Task instructions: Reproduce verbatim the lines of the material below, from the line containing "What distance exists" through the last line of the material, both included.

Provided records:
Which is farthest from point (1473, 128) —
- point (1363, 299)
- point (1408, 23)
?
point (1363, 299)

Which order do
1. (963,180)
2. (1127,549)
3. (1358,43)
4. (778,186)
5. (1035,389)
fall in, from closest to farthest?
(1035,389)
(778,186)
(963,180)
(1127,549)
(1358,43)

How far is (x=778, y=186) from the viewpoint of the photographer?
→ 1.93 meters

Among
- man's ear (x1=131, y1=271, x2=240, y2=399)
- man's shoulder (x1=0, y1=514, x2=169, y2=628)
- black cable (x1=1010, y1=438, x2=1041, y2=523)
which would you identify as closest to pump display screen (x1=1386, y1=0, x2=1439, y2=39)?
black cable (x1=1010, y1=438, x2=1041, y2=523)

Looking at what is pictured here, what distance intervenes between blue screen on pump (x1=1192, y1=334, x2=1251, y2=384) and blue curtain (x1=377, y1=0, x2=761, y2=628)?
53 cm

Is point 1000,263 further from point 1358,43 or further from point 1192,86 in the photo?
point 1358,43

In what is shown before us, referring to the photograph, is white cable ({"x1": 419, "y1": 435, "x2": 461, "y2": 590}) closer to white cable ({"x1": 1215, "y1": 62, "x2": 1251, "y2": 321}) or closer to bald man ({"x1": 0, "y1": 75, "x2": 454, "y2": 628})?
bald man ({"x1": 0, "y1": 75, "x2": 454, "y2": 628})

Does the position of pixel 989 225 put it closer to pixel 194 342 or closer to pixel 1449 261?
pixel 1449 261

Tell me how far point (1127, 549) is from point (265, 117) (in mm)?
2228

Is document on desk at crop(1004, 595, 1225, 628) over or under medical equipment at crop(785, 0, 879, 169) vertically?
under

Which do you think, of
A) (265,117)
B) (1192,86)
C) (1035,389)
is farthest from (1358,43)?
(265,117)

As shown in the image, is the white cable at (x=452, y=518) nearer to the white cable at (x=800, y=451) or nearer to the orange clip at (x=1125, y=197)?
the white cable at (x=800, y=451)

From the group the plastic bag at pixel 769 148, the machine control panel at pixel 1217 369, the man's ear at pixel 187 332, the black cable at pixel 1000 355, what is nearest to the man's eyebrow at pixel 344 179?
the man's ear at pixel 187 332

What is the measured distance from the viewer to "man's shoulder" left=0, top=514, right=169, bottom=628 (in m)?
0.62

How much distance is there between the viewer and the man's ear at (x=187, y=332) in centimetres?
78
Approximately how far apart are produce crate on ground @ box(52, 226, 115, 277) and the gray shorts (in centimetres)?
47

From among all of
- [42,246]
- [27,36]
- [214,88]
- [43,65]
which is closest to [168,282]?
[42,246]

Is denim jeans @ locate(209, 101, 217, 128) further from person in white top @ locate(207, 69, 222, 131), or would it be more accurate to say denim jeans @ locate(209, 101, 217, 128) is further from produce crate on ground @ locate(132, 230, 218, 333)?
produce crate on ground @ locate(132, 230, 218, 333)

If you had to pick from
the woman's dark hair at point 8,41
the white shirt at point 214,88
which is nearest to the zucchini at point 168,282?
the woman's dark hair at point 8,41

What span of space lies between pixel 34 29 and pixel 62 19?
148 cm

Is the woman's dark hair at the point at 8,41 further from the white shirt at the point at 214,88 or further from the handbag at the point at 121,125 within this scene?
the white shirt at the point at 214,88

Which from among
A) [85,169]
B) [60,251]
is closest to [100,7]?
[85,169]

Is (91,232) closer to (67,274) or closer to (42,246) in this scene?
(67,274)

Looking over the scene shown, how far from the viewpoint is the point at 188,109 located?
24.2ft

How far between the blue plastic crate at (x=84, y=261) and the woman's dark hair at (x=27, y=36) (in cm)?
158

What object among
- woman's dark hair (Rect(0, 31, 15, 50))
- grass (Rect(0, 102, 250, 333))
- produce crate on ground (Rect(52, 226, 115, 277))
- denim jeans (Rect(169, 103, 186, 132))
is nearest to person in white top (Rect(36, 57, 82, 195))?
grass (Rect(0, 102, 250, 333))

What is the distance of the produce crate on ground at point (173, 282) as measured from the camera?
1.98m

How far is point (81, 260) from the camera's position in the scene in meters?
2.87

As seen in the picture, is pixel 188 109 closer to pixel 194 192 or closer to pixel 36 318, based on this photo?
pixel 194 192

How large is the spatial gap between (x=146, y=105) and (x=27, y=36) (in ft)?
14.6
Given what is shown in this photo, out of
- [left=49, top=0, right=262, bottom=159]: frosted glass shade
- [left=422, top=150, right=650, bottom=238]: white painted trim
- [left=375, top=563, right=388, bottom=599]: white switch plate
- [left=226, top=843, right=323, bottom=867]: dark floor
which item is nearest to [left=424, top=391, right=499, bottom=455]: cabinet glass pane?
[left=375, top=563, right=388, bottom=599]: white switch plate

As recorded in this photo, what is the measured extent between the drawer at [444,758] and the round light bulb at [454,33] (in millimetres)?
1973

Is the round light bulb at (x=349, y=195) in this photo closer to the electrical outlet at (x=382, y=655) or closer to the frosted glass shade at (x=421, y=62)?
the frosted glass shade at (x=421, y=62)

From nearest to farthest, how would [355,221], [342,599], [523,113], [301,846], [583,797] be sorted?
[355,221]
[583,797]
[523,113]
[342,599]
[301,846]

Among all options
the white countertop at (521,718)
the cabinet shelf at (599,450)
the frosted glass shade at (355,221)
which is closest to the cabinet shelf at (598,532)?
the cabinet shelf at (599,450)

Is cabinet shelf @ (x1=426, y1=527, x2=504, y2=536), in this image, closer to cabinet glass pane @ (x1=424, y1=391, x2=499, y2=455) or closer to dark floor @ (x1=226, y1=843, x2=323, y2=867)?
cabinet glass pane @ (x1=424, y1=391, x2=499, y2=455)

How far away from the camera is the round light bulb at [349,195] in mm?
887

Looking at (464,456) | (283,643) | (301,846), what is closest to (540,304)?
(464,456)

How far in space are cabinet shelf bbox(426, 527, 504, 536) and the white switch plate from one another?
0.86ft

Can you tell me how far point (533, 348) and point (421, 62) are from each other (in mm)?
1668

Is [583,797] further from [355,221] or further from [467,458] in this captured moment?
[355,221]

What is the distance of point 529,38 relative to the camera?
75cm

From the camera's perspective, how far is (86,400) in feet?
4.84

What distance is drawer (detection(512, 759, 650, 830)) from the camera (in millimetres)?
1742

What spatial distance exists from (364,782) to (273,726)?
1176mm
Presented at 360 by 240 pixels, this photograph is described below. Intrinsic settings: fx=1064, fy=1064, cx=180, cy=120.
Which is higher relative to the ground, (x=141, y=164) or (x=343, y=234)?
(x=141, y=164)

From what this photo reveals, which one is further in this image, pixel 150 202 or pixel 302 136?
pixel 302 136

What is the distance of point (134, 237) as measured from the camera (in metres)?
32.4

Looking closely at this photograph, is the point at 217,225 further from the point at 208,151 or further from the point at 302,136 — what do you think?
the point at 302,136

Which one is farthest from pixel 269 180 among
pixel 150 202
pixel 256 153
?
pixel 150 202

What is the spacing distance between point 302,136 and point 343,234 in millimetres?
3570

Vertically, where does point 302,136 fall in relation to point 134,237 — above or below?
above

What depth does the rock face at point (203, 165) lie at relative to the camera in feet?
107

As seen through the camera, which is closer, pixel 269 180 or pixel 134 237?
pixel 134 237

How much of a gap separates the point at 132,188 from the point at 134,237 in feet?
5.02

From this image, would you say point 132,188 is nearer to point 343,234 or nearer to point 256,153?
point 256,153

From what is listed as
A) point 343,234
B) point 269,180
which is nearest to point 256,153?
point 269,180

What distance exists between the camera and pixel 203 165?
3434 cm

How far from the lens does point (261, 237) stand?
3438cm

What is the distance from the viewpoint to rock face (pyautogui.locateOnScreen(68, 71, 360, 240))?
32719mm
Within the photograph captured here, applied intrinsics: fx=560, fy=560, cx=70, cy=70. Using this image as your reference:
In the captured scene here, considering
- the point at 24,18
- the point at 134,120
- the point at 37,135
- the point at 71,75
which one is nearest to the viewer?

Answer to this exercise:
What distance exists between the camera and pixel 203 165?
3434 cm

How far from the lens does point (261, 237) stand?
3438cm

What is the distance from the viewpoint to rock face (pyautogui.locateOnScreen(68, 71, 360, 240))?
32719mm
Within the photograph captured here, applied intrinsics: fx=560, fy=560, cx=70, cy=70. Using this image as your reference:
In the captured scene here, considering
- the point at 24,18
- the point at 134,120
- the point at 37,135
- the point at 71,75
which one is nearest to the viewer?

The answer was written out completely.